Introduction to Primary Health Care School (IPHC)
Date: 28 March 2008
Place: West Africa
Language: French
This school is held within an ideal learning environment because we are surrounded by tremendous physical health hazards, which are all too common in the tropics--malaria, water-borne diseases, gastro-intestinal infections, respiratory diseases, skin diseases, malnutrition, to name but a few. Did you know that all of the above are preventable and easily treated if diagnosed early on?

The school is six months long (three months in the class room and three months field-assignment in villages, hospitals and dispensaries) and addresses the physical, emotional and spiritual needs of the entire person.

The IPHC is ideal for non-medical people as well as nurses and medical professionals who desire to work in developing countries.

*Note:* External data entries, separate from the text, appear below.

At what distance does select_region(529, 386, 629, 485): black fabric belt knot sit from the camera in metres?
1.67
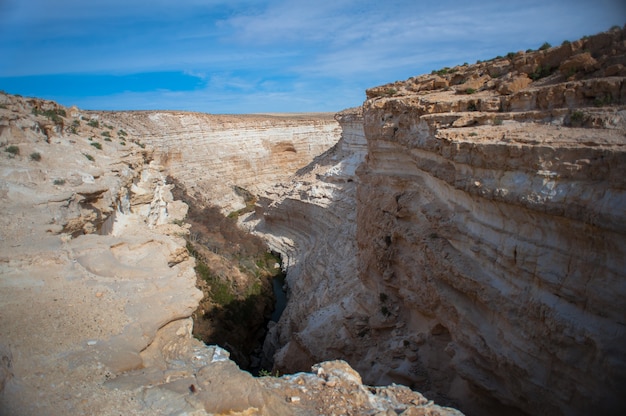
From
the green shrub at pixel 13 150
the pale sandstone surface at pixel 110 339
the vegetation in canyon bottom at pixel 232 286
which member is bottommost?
the vegetation in canyon bottom at pixel 232 286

Succesful completion of the DTS or CDTS is a prerequisite for the IPHC, which is accredited with the University of the Nations.

The school leader, Annette Courvoisier, from Switzerland, a Registered Nurse, has spent almost 40 years in developing countries and was instrumental in setting up primary healthcare work in rural Kenya, Thailand and Senegal. She is the contact person for the faculty for counseling and health care within the University of the Nations.

Lecturers in the school include medical doctors (Dr. Adamson Phiri from Zambia, Dr. Bryan Steele from USA, Josianne Volkmar from Switzerland), nurses and nutritionists. All of them have extensive experience in Africa.